(Exercise instructions): Write the data below out exactly as it stands. Do not include the pictures.

Excerpts of spatial question data:
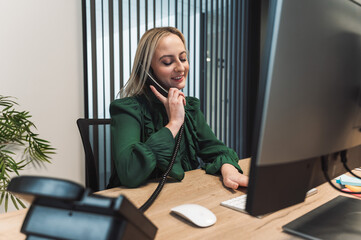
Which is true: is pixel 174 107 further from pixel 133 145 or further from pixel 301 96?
pixel 301 96

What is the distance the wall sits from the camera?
70.2 inches

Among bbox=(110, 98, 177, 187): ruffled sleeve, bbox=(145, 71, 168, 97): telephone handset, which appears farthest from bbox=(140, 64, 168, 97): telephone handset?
bbox=(110, 98, 177, 187): ruffled sleeve

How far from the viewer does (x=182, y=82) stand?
137 centimetres

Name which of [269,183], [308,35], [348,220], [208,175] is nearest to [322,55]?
[308,35]

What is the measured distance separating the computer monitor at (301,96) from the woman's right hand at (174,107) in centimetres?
68

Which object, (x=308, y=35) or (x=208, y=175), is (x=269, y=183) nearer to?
(x=308, y=35)

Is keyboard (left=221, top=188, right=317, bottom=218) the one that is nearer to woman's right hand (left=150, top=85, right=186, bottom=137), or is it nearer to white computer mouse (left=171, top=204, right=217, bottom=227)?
white computer mouse (left=171, top=204, right=217, bottom=227)

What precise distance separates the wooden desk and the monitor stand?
0.03 meters

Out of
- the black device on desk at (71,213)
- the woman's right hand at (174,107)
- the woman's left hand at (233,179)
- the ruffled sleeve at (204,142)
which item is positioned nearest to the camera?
the black device on desk at (71,213)

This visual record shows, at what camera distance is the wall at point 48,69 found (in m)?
1.78

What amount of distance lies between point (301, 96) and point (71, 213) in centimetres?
41

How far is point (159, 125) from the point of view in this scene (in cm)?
130

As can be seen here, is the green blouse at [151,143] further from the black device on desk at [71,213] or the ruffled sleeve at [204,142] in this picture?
the black device on desk at [71,213]

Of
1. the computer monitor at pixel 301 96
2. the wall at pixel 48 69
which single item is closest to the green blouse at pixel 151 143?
the computer monitor at pixel 301 96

(Full output):
Which is true: is pixel 174 107 further from pixel 133 145 or further from pixel 301 96?
pixel 301 96

What is the distance the wall sits from the camera?
70.2 inches

Among bbox=(110, 98, 177, 187): ruffled sleeve, bbox=(145, 71, 168, 97): telephone handset, which appears farthest from bbox=(140, 64, 168, 97): telephone handset?
bbox=(110, 98, 177, 187): ruffled sleeve

How far from the viewer does (x=182, y=82) stand?
137 centimetres

Name which of [269,183], [308,35], [348,220], [208,175] is nearest to [322,55]?
[308,35]

What is the measured distance separating the computer monitor at (301,96) from the woman's right hand at (174,107) in centimetres?
68

Which object, (x=308, y=35) or (x=208, y=175), is (x=269, y=183) nearer to?
(x=308, y=35)

Is keyboard (left=221, top=188, right=317, bottom=218) the one that is nearer to woman's right hand (left=150, top=85, right=186, bottom=137), or is it nearer to white computer mouse (left=171, top=204, right=217, bottom=227)?
white computer mouse (left=171, top=204, right=217, bottom=227)

What precise distance separates the wooden desk and the monitor stand?
0.03 meters

Out of
- the black device on desk at (71,213)
- the woman's right hand at (174,107)
- the woman's left hand at (233,179)
- the ruffled sleeve at (204,142)
which item is positioned nearest to the camera?
the black device on desk at (71,213)

This visual record shows, at what camera distance is the wall at point 48,69 found (in m)?
1.78

What amount of distance lies between point (301, 96) and point (71, 213) in centimetres?
41

How far is point (159, 125) from the point of view in this scene (in cm)?
130

As can be seen here, is the green blouse at [151,143] further from the black device on desk at [71,213] or the ruffled sleeve at [204,142] in this picture?
the black device on desk at [71,213]

Of
1. the computer monitor at pixel 301 96
2. the wall at pixel 48 69
which single item is closest to the green blouse at pixel 151 143?
the computer monitor at pixel 301 96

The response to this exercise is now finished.